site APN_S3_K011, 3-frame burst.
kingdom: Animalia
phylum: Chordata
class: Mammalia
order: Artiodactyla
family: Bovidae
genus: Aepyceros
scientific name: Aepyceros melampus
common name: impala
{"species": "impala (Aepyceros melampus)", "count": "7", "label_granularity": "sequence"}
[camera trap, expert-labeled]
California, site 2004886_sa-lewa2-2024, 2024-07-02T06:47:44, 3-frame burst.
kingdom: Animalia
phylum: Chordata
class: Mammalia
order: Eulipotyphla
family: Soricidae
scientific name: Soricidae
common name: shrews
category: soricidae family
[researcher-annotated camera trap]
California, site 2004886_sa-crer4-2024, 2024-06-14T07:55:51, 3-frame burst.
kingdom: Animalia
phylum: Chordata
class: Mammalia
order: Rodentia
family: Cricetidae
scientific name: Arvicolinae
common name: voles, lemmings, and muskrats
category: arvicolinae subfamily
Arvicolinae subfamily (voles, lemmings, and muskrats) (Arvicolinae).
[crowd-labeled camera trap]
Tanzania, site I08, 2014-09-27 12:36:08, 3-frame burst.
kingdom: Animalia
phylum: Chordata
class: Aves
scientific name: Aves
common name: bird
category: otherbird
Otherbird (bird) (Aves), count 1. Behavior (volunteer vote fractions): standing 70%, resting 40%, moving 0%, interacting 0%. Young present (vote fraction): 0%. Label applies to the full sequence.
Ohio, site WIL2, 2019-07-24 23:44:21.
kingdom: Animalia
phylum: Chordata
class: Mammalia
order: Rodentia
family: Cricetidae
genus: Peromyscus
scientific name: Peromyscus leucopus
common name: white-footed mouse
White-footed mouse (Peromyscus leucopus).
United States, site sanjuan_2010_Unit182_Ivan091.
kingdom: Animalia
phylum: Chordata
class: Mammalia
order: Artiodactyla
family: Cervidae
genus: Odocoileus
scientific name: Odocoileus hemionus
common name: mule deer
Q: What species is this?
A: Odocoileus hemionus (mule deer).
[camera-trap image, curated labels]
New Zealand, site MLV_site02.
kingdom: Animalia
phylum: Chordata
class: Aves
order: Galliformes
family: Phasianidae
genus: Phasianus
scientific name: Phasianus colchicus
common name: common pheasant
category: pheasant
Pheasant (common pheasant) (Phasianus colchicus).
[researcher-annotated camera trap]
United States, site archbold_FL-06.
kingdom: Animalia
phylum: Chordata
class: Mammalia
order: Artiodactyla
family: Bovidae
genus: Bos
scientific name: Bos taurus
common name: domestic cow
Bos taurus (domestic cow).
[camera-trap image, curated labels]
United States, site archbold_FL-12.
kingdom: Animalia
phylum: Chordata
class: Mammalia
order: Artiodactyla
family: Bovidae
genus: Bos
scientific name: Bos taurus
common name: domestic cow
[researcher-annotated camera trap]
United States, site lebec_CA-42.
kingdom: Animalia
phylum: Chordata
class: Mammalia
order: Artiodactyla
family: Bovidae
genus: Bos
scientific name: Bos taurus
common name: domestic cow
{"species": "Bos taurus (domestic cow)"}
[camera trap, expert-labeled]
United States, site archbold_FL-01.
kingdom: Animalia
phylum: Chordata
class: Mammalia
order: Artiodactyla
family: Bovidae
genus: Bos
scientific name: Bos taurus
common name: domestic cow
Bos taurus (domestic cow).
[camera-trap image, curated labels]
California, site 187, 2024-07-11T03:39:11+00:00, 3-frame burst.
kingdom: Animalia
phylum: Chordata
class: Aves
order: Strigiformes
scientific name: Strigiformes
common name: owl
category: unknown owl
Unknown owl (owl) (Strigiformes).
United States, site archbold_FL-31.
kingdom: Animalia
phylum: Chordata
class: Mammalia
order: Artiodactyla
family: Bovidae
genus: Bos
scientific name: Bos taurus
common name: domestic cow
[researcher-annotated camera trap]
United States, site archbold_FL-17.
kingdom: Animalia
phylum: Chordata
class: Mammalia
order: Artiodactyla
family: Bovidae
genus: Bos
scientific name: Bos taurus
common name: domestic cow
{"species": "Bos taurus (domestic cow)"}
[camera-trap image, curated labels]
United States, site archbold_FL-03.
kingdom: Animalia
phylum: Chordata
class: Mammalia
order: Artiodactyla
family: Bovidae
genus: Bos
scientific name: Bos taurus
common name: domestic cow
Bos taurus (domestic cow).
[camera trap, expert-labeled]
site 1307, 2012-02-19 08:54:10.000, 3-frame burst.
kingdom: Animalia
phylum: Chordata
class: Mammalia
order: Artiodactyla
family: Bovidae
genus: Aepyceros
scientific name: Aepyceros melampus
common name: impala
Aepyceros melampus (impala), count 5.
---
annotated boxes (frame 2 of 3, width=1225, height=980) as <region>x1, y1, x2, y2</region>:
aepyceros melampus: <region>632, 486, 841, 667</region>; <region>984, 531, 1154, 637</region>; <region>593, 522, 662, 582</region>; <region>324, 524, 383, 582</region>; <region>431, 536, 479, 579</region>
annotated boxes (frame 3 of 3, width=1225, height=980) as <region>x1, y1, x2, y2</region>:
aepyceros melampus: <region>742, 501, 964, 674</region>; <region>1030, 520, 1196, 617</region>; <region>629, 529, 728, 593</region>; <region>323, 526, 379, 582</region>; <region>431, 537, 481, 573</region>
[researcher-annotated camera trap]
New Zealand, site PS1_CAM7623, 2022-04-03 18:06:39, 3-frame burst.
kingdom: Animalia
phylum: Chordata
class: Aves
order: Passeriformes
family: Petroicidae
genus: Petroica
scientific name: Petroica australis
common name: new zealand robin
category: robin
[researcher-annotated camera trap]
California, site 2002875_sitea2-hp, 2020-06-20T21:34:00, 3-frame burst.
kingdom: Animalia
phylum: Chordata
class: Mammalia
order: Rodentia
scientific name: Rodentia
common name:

● ● ●

**YOUR INSTRUCTIONS**: Reproduce the records above exactly as they appear.

**ANSWER TO THIS TASK**:
site APN_S3_K011, 3-frame burst.
kingdom: Animalia
phylum: Chordata
class: Mammalia
order: Artiodactyla
family: Bovidae
genus: Aepyceros
scientific name: Aepyceros melampus
common name: impala
{"species": "impala (Aepyceros melampus)", "count": "7", "label_granularity": "sequence"}
[camera trap, expert-labeled]
California, site 2004886_sa-lewa2-2024, 2024-07-02T06:47:44, 3-frame burst.
kingdom: Animalia
phylum: Chordata
class: Mammalia
order: Eulipotyphla
family: Soricidae
scientific name: Soricidae
common name: shrews
category: soricidae family
[researcher-annotated camera trap]
California, site 2004886_sa-crer4-2024, 2024-06-14T07:55:51, 3-frame burst.
kingdom: Animalia
phylum: Chordata
class: Mammalia
order: Rodentia
family: Cricetidae
scientific name: Arvicolinae
common name: voles, lemmings, and muskrats
category: arvicolinae subfamily
Arvicolinae subfamily (voles, lemmings, and muskrats) (Arvicolinae).
[crowd-labeled camera trap]
Tanzania, site I08, 2014-09-27 12:36:08, 3-frame burst.
kingdom: Animalia
phylum: Chordata
class: Aves
scientific name: Aves
common name: bird
category: otherbird
Otherbird (bird) (Aves), count 1. Behavior (volunteer vote fractions): standing 70%, resting 40%, moving 0%, interacting 0%. Young present (vote fraction): 0%. Label applies to the full sequence.
Ohio, site WIL2, 2019-07-24 23:44:21.
kingdom: Animalia
phylum: Chordata
class: Mammalia
order: Rodentia
family: Cricetidae
genus: Peromyscus
scientific name: Peromyscus leucopus
common name: white-footed mouse
White-footed mouse (Peromyscus leucopus).
United States, site sanjuan_2010_Unit182_Ivan091.
kingdom: Animalia
phylum: Chordata
class: Mammalia
order: Artiodactyla
family: Cervidae
genus: Odocoileus
scientific name: Odocoileus hemionus
common name: mule deer
Q: What species is this?
A: Odocoileus hemionus (mule deer).
[camera-trap image, curated labels]
New Zealand, site MLV_site02.
kingdom: Animalia
phylum: Chordata
class: Aves
order: Galliformes
family: Phasianidae
genus: Phasianus
scientific name: Phasianus colchicus
common name: common pheasant
category: pheasant
Pheasant (common pheasant) (Phasianus colchicus).
[researcher-annotated camera trap]
United States, site archbold_FL-06.
kingdom: Animalia
phylum: Chordata
class: Mammalia
order: Artiodactyla
family: Bovidae
genus: Bos
scientific name: Bos taurus
common name: domestic cow
Bos taurus (domestic cow).
[camera-trap image, curated labels]
United States, site archbold_FL-12.
kingdom: Animalia
phylum: Chordata
class: Mammalia
order: Artiodactyla
family: Bovidae
genus: Bos
scientific name: Bos taurus
common name: domestic cow
[researcher-annotated camera trap]
United States, site lebec_CA-42.
kingdom: Animalia
phylum: Chordata
class: Mammalia
order: Artiodactyla
family: Bovidae
genus: Bos
scientific name: Bos taurus
common name: domestic cow
{"species": "Bos taurus (domestic cow)"}
[camera trap, expert-labeled]
United States, site archbold_FL-01.
kingdom: Animalia
phylum: Chordata
class: Mammalia
order: Artiodactyla
family: Bovidae
genus: Bos
scientific name: Bos taurus
common name: domestic cow
Bos taurus (domestic cow).
[camera-trap image, curated labels]
California, site 187, 2024-07-11T03:39:11+00:00, 3-frame burst.
kingdom: Animalia
phylum: Chordata
class: Aves
order: Strigiformes
scientific name: Strigiformes
common name: owl
category: unknown owl
Unknown owl (owl) (Strigiformes).
United States, site archbold_FL-31.
kingdom: Animalia
phylum: Chordata
class: Mammalia
order: Artiodactyla
family: Bovidae
genus: Bos
scientific name: Bos taurus
common name: domestic cow
[researcher-annotated camera trap]
United States, site archbold_FL-17.
kingdom: Animalia
phylum: Chordata
class: Mammalia
order: Artiodactyla
family: Bovidae
genus: Bos
scientific name: Bos taurus
common name: domestic cow
{"species": "Bos taurus (domestic cow)"}
[camera-trap image, curated labels]
United States, site archbold_FL-03.
kingdom: Animalia
phylum: Chordata
class: Mammalia
order: Artiodactyla
family: Bovidae
genus: Bos
scientific name: Bos taurus
common name: domestic cow
Bos taurus (domestic cow).
[camera trap, expert-labeled]
site 1307, 2012-02-19 08:54:10.000, 3-frame burst.
kingdom: Animalia
phylum: Chordata
class: Mammalia
order: Artiodactyla
family: Bovidae
genus: Aepyceros
scientific name: Aepyceros melampus
common name: impala
Aepyceros melampus (impala), count 5.
---
annotated boxes (frame 2 of 3, width=1225, height=980) as <region>x1, y1, x2, y2</region>:
aepyceros melampus: <region>632, 486, 841, 667</region>; <region>984, 531, 1154, 637</region>; <region>593, 522, 662, 582</region>; <region>324, 524, 383, 582</region>; <region>431, 536, 479, 579</region>
annotated boxes (frame 3 of 3, width=1225, height=980) as <region>x1, y1, x2, y2</region>:
aepyceros melampus: <region>742, 501, 964, 674</region>; <region>1030, 520, 1196, 617</region>; <region>629, 529, 728, 593</region>; <region>323, 526, 379, 582</region>; <region>431, 537, 481, 573</region>
[researcher-annotated camera trap]
New Zealand, site PS1_CAM7623, 2022-04-03 18:06:39, 3-frame burst.
kingdom: Animalia
phylum: Chordata
class: Aves
order: Passeriformes
family: Petroicidae
genus: Petroica
scientific name: Petroica australis
common name: new zealand robin
category: robin
[researcher-annotated camera trap]
California, site 2002875_sitea2-hp, 2020-06-20T21:34:00, 3-frame burst.
kingdom: Animalia
phylum: Chordata
class: Mammalia
order: Rodentia
scientific name: Rodentia
common name:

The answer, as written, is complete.